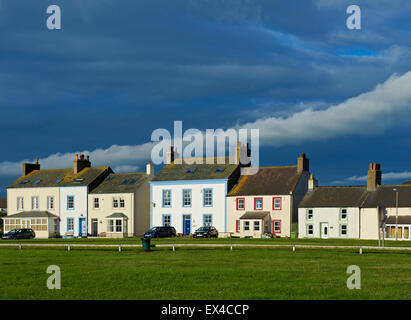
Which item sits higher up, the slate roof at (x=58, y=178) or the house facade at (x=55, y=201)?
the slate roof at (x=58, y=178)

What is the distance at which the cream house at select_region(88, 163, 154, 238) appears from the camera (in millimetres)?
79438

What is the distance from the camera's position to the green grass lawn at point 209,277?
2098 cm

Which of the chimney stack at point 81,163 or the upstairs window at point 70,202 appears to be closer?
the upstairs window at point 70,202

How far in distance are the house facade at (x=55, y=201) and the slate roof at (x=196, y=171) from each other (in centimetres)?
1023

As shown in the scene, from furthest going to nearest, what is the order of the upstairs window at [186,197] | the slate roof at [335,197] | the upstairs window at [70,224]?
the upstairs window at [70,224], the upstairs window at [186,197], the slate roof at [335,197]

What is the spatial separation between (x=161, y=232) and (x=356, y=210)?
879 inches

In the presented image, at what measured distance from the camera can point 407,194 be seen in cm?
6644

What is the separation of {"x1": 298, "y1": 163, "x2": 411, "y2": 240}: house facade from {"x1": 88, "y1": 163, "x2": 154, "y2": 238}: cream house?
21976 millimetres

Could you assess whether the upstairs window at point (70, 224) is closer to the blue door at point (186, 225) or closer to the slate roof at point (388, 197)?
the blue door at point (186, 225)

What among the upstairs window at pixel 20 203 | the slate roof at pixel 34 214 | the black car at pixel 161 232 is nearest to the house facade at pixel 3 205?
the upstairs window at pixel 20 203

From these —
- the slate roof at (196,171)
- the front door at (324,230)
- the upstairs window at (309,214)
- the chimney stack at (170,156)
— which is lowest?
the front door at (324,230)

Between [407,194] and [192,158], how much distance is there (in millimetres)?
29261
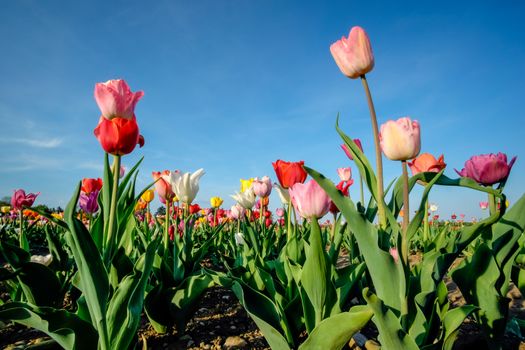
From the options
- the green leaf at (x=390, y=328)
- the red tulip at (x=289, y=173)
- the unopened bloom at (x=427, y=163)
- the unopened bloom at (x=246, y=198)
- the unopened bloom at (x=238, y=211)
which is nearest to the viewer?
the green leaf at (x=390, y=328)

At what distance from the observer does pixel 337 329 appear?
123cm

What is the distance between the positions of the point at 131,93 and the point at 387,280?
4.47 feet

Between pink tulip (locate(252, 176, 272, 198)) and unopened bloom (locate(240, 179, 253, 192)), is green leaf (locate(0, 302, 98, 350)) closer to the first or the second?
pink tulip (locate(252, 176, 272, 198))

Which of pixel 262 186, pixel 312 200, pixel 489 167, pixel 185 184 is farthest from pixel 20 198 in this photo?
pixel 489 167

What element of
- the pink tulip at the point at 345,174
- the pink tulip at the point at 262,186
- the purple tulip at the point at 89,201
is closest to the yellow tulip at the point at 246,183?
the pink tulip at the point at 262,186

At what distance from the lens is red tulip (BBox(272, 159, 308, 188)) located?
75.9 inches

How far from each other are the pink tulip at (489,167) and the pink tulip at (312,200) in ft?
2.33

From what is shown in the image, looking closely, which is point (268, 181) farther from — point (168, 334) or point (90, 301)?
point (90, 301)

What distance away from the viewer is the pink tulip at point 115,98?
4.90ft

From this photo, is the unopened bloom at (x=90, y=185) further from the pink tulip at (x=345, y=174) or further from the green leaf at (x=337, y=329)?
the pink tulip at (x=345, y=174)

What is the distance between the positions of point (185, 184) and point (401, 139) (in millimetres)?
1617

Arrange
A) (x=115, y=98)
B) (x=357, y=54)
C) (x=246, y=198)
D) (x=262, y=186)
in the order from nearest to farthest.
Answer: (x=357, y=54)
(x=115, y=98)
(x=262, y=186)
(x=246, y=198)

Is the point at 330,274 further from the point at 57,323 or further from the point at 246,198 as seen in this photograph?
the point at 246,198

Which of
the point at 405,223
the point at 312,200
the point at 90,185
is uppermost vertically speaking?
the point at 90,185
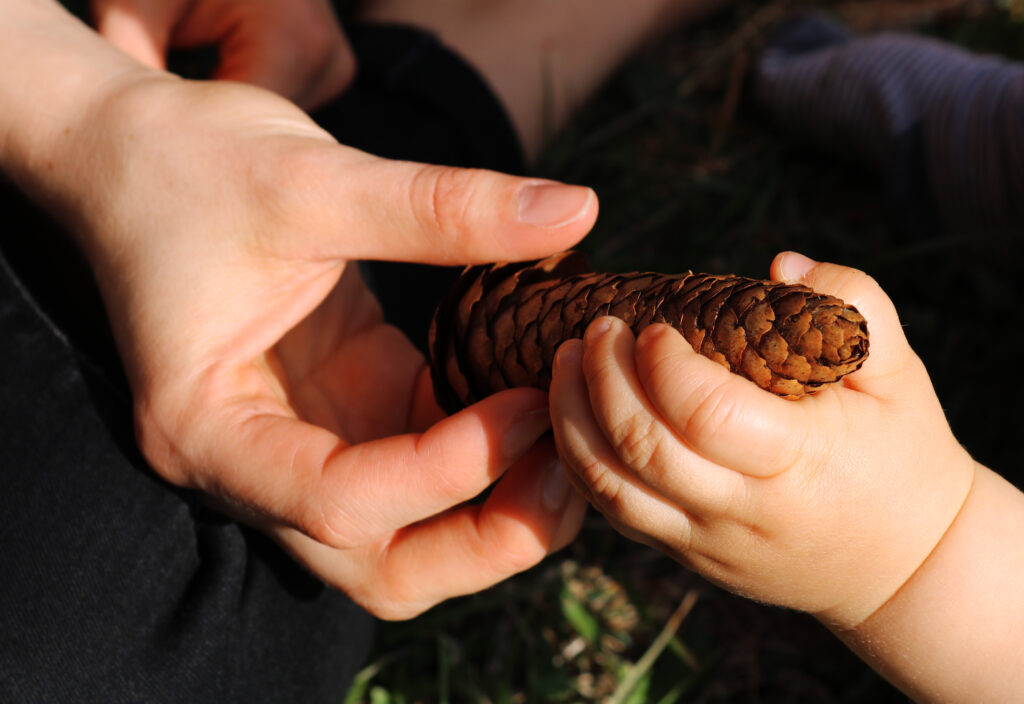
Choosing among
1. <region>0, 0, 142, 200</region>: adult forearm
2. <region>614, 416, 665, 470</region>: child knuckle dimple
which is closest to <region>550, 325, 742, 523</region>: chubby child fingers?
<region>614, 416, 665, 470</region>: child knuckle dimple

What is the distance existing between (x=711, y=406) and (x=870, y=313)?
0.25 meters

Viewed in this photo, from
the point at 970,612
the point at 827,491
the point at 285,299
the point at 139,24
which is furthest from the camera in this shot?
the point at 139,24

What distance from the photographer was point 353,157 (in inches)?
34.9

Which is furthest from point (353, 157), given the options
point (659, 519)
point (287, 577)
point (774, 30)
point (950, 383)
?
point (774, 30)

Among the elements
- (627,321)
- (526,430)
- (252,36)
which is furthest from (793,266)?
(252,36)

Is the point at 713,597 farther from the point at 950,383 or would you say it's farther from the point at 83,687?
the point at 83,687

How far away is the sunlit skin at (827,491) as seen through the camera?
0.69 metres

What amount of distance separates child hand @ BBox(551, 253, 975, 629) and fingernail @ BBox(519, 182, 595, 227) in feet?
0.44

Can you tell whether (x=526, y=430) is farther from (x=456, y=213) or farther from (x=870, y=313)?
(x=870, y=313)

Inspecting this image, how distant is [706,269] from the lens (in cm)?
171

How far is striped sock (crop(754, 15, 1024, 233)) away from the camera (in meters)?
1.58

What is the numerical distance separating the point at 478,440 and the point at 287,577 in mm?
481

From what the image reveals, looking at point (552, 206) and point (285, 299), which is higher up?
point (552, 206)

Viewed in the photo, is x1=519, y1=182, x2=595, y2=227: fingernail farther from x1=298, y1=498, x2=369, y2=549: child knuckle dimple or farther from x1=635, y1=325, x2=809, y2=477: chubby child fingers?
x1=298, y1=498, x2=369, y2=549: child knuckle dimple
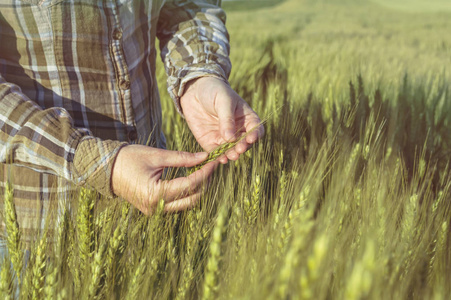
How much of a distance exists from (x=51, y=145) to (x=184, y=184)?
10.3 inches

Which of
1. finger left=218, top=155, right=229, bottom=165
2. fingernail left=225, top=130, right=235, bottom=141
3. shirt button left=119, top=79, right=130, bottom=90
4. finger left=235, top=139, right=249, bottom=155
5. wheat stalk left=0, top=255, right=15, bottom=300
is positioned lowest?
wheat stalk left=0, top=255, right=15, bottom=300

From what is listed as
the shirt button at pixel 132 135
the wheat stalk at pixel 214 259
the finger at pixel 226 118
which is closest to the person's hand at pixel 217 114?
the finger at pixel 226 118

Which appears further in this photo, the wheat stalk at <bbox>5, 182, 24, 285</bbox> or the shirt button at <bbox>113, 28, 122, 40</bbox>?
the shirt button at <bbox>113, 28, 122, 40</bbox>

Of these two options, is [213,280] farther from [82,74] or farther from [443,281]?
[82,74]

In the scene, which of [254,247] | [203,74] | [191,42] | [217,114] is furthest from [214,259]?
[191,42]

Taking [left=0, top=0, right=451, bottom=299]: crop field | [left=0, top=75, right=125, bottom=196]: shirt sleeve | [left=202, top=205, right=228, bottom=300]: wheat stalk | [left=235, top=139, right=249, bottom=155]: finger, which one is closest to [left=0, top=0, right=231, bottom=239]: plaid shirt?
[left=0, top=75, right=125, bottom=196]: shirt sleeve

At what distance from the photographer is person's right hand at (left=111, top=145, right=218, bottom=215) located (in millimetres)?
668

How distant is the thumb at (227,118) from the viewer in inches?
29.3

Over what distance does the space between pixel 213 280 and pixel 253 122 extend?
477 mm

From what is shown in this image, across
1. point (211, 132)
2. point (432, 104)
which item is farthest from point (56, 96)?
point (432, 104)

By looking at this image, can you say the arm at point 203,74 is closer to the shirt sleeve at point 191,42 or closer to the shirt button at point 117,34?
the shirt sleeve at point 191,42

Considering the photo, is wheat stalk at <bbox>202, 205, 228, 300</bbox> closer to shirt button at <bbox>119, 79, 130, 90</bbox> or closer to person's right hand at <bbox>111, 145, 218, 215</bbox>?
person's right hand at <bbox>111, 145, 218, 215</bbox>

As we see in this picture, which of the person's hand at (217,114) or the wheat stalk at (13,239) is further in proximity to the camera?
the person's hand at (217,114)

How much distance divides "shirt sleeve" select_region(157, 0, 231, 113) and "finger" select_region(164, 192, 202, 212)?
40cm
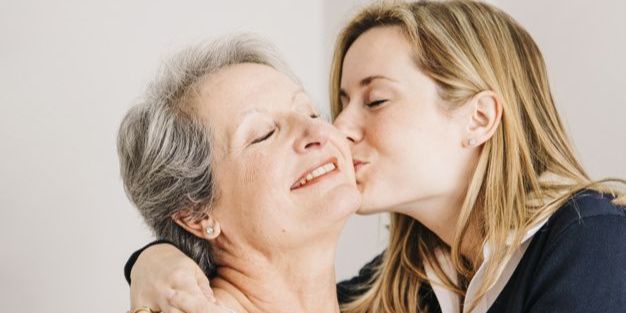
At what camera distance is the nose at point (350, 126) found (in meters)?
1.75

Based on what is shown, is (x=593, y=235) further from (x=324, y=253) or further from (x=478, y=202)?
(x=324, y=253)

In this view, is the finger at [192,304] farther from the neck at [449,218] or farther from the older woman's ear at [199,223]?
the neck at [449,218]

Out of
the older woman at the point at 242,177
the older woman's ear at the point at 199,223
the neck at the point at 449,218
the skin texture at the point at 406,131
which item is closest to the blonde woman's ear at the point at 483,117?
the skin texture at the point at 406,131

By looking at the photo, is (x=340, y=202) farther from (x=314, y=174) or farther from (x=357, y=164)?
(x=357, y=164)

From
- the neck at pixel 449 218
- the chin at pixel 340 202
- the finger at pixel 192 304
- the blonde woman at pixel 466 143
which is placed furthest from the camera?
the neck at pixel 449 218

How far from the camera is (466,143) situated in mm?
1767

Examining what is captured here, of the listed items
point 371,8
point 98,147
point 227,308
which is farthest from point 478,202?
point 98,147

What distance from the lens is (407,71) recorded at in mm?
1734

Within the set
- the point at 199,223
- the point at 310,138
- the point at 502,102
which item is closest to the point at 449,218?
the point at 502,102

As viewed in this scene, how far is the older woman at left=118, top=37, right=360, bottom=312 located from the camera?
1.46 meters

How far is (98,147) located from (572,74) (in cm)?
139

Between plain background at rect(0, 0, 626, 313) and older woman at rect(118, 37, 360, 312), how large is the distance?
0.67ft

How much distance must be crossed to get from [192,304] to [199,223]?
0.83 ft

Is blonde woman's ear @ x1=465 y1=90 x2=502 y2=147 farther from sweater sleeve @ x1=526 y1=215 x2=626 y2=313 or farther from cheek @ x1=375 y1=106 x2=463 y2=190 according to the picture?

○ ○ ○ ○

◆ Request:
Copy the listing from the line with "What is the distance existing" to the line with "0.69 metres", reproducing those lines without any change.

◆ Exercise result:
What is the distance existing between (x=711, y=406) and (x=870, y=313)?
0.25 meters

Viewed in this photo, from
the point at 970,612
the point at 827,491
the point at 285,299
the point at 139,24
which is furthest from the camera in this shot?
the point at 139,24

What distance from the photographer was point 353,157 (in inches)?
34.9

Which is furthest from point (353, 157), given the options
point (659, 519)
point (287, 577)
point (774, 30)
point (950, 383)
?
point (774, 30)

Among the elements
- (627,321)
- (526,430)
- (252,36)
which is furthest from (793,266)?
(252,36)

Is the point at 713,597 farther from the point at 950,383 or would you say it's farther from the point at 83,687?
the point at 83,687

How far away is the sunlit skin at (827,491) as seen through the camera?
0.69 metres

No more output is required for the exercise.